> **Your objective**:
Rewrite all of the rows below, substituting "evergreen tree" for each occurrence of "conifer tree" and leaving every other character as it is.

Saved data entries
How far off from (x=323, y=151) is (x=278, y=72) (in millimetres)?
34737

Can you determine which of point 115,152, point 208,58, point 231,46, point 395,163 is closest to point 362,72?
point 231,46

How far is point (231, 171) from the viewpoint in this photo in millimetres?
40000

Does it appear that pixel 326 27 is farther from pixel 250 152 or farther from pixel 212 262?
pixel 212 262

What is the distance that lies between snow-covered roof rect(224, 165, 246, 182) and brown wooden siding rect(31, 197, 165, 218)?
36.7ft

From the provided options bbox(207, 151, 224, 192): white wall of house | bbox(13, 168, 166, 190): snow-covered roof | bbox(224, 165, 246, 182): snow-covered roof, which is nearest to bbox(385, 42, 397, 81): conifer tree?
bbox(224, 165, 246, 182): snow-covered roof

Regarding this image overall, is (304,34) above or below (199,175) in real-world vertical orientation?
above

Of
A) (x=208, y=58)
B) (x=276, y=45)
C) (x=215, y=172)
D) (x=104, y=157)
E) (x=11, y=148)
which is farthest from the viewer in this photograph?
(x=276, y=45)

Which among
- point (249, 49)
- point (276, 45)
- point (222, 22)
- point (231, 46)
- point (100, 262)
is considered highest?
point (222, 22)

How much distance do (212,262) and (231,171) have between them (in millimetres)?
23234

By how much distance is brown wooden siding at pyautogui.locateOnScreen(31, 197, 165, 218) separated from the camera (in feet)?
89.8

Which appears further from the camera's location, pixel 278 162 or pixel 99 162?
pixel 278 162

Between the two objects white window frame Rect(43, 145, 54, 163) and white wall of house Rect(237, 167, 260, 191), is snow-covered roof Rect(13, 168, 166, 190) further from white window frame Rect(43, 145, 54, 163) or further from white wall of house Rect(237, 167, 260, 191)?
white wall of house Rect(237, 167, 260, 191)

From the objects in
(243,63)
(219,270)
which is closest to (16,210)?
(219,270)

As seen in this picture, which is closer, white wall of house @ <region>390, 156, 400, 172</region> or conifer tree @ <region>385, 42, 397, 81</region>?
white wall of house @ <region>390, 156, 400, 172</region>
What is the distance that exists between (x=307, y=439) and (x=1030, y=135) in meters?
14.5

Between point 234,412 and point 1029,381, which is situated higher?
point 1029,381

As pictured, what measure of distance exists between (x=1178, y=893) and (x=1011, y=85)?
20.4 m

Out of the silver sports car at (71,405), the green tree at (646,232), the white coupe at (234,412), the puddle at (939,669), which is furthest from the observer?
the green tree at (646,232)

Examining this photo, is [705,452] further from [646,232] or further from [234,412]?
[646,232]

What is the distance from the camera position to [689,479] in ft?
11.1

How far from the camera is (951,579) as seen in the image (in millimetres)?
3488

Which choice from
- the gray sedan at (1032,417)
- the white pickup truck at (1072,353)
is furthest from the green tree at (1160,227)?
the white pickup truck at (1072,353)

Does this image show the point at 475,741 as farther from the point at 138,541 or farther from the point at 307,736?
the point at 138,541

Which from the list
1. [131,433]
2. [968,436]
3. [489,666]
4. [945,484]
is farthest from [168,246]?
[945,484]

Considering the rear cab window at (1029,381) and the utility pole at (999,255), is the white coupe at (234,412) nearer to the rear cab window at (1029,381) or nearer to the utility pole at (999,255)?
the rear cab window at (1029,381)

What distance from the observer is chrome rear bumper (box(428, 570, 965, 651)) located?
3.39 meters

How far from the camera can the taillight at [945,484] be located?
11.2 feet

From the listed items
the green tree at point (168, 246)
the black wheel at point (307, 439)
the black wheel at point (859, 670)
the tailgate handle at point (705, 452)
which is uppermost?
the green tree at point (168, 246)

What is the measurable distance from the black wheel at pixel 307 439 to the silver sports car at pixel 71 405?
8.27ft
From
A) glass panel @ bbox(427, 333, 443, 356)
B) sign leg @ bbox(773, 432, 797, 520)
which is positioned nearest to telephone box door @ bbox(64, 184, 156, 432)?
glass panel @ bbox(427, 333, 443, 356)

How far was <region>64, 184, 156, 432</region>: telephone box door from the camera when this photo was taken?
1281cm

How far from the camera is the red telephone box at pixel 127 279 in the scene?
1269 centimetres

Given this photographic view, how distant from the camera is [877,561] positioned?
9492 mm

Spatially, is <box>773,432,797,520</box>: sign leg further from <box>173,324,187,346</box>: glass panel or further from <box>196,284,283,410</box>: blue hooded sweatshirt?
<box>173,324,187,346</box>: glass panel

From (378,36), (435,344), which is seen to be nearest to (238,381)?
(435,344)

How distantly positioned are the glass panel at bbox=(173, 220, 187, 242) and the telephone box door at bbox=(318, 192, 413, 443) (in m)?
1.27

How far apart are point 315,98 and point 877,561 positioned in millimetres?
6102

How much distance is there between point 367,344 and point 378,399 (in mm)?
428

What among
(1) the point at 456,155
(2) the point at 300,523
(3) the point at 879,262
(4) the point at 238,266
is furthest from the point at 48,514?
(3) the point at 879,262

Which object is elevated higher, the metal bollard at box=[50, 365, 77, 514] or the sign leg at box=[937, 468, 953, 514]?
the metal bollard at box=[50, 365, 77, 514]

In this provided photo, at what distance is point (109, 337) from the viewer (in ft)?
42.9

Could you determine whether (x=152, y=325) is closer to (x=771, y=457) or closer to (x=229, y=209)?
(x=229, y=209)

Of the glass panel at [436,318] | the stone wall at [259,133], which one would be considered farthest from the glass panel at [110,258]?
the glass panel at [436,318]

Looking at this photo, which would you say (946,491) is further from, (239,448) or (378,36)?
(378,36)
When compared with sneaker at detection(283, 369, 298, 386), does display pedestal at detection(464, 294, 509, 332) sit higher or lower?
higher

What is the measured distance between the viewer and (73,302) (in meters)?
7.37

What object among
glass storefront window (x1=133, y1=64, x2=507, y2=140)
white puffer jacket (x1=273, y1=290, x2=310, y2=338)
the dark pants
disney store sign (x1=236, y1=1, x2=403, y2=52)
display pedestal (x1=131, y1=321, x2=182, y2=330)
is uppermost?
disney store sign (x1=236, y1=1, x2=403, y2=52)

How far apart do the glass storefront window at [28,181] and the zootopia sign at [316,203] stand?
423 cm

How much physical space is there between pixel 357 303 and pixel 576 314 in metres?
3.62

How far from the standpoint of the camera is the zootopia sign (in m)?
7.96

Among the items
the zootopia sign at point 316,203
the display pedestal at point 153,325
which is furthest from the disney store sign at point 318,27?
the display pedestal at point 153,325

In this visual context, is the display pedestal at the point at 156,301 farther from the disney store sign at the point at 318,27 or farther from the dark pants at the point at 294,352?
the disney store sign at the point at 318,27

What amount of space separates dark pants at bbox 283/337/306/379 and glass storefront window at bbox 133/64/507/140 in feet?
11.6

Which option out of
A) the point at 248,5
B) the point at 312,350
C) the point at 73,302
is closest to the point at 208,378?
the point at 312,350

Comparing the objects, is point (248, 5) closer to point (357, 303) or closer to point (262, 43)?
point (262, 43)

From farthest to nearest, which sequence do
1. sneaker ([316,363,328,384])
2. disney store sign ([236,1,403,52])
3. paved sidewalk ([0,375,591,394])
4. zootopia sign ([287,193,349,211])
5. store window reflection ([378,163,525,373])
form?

> **Exercise solution**:
How far off from (x=323, y=151) is (x=278, y=72) (in millimetres)?
34737

Can you determine which of point 115,152, point 208,58, point 231,46, point 395,163 is closest to point 362,72?
point 231,46

How far is point (231, 171) from the viewpoint in this photo in millimetres?
40000

Does it appear that pixel 326 27 is farther from pixel 250 152 or farther from pixel 212 262?
pixel 212 262

What is the distance that lies between snow-covered roof rect(224, 165, 246, 182) and brown wooden siding rect(31, 197, 165, 218)?
36.7ft

From the provided options bbox(207, 151, 224, 192): white wall of house | bbox(13, 168, 166, 190): snow-covered roof | bbox(224, 165, 246, 182): snow-covered roof, which is nearest to bbox(385, 42, 397, 81): evergreen tree?
bbox(224, 165, 246, 182): snow-covered roof

Regarding this image overall, is (304,34) above or below (199,175) in real-world vertical orientation?
above

Of
A) (x=208, y=58)
B) (x=276, y=45)
C) (x=215, y=172)
D) (x=104, y=157)
E) (x=11, y=148)
which is farthest from the viewer in this photograph?
(x=276, y=45)

Which among
- point (249, 49)
- point (276, 45)
- point (222, 22)
- point (231, 46)
- point (100, 262)
is considered highest?
point (222, 22)

How much distance do (212,262) and (231,171) have between them (in millimetres)?
23234

By how much distance is brown wooden siding at pyautogui.locateOnScreen(31, 197, 165, 218) separated from the camera (in feet)?
89.8

Which appears further from the camera's location, pixel 278 162 or pixel 99 162?
pixel 278 162

Between the two objects white window frame Rect(43, 145, 54, 163) and white wall of house Rect(237, 167, 260, 191), is snow-covered roof Rect(13, 168, 166, 190) further from white window frame Rect(43, 145, 54, 163) or further from white wall of house Rect(237, 167, 260, 191)?
white wall of house Rect(237, 167, 260, 191)

From the objects in
(243,63)
(219,270)
which is closest to (16,210)?
(219,270)

As seen in this picture, which is closer, white wall of house @ <region>390, 156, 400, 172</region> or evergreen tree @ <region>385, 42, 397, 81</region>?
white wall of house @ <region>390, 156, 400, 172</region>
What is the distance that exists between (x=307, y=439) and (x=1030, y=135) in meters?
14.5

Between point 234,412 and point 1029,381, which is situated higher?
point 1029,381

As pictured, what measure of distance exists between (x=1178, y=893) and (x=1011, y=85)?
20.4 m

Out of the silver sports car at (71,405), the green tree at (646,232), the white coupe at (234,412), the puddle at (939,669), which is furthest from the observer?
the green tree at (646,232)

Examining this photo, is [705,452] further from [646,232] or further from [234,412]?
[646,232]

What is the distance from the camera position to [689,479] in ft?
11.1

How far from the camera is (951,579) as seen in the image (in millimetres)?
3488

Which choice from
- the gray sedan at (1032,417)
- the white pickup truck at (1072,353)
is furthest from the green tree at (1160,227)?
the white pickup truck at (1072,353)

Does this image show the point at 475,741 as farther from the point at 138,541 or farther from the point at 307,736?
the point at 138,541

Which from the list
1. [131,433]
2. [968,436]
3. [489,666]
4. [945,484]
is farthest from [168,246]?
[945,484]

Considering the rear cab window at (1029,381) and the utility pole at (999,255), is the white coupe at (234,412) nearer to the rear cab window at (1029,381) or nearer to the utility pole at (999,255)?
the rear cab window at (1029,381)

What distance from the observer is chrome rear bumper (box(428, 570, 965, 651)) located?
3.39 meters

How far from the camera can the taillight at [945,484] be located?
11.2 feet

From the listed items
the green tree at point (168, 246)
the black wheel at point (307, 439)
the black wheel at point (859, 670)
the tailgate handle at point (705, 452)
which is uppermost?
the green tree at point (168, 246)

What is the measurable distance from the black wheel at pixel 307 439 to the silver sports car at pixel 71 405?
8.27ft
From
A) glass panel @ bbox(427, 333, 443, 356)
B) sign leg @ bbox(773, 432, 797, 520)
which is positioned nearest to telephone box door @ bbox(64, 184, 156, 432)?
glass panel @ bbox(427, 333, 443, 356)

How far was <region>64, 184, 156, 432</region>: telephone box door from the camera when this photo was taken?
1281cm

How far from the camera is the red telephone box at pixel 127 279 in the scene?
1269 centimetres

Given this photographic view, how distant from the camera is [877,561] positioned?
9492 mm

Spatially, is <box>773,432,797,520</box>: sign leg further from <box>173,324,187,346</box>: glass panel or further from <box>196,284,283,410</box>: blue hooded sweatshirt?
<box>173,324,187,346</box>: glass panel

From (378,36), (435,344), which is seen to be nearest to (238,381)?
(435,344)

How distantly positioned are the glass panel at bbox=(173, 220, 187, 242) and the telephone box door at bbox=(318, 192, 413, 443) (in m)?
1.27

How far apart are point 315,98 and point 877,561 positioned in millimetres?
6102

How much distance is there between point 367,344 and point 378,399 (in mm)?
428

What among
(1) the point at 456,155
(2) the point at 300,523
(3) the point at 879,262
(4) the point at 238,266
is furthest from the point at 48,514?
(3) the point at 879,262

Which object is elevated higher, the metal bollard at box=[50, 365, 77, 514] or the sign leg at box=[937, 468, 953, 514]?
the metal bollard at box=[50, 365, 77, 514]

In this provided photo, at what distance is point (109, 337) from the viewer (in ft)?
42.9

Could you determine whether (x=152, y=325) is closer to (x=771, y=457) or closer to (x=229, y=209)?
(x=229, y=209)

Of the glass panel at [436,318] | the stone wall at [259,133], which one would be considered farthest from the glass panel at [110,258]?
the glass panel at [436,318]

Looking at this photo, which would you say (946,491) is further from, (239,448) or (378,36)?
(378,36)
When compared with sneaker at detection(283, 369, 298, 386), does display pedestal at detection(464, 294, 509, 332) sit higher or lower?
higher

What is the measured distance between the viewer and (73,302) (in meters)?
7.37

What object among
glass storefront window (x1=133, y1=64, x2=507, y2=140)
white puffer jacket (x1=273, y1=290, x2=310, y2=338)
the dark pants
disney store sign (x1=236, y1=1, x2=403, y2=52)
display pedestal (x1=131, y1=321, x2=182, y2=330)
is uppermost?
disney store sign (x1=236, y1=1, x2=403, y2=52)

How far apart do the glass storefront window at [28,181] and the zootopia sign at [316,203] stand?
423 cm

How much physical space is there between pixel 357 303 and pixel 576 314 in metres?
3.62

How far from the standpoint of the camera is the zootopia sign (in m)?
7.96

Among the items
the zootopia sign at point 316,203
the display pedestal at point 153,325
which is furthest from the disney store sign at point 318,27?
the display pedestal at point 153,325

In this visual context, is the display pedestal at the point at 156,301 farther from the disney store sign at the point at 318,27 or farther from the dark pants at the point at 294,352?
the disney store sign at the point at 318,27

What amount of space separates dark pants at bbox 283/337/306/379 and glass storefront window at bbox 133/64/507/140 in feet?
11.6

Which option out of
A) the point at 248,5
B) the point at 312,350
C) the point at 73,302
is closest to the point at 208,378?
the point at 312,350

Comparing the objects, is point (248, 5) closer to point (357, 303) or closer to point (262, 43)?
point (262, 43)

From farthest to nearest, which sequence do
1. sneaker ([316,363,328,384])
2. disney store sign ([236,1,403,52])
3. paved sidewalk ([0,375,591,394])
4. zootopia sign ([287,193,349,211])
5. store window reflection ([378,163,525,373])
form?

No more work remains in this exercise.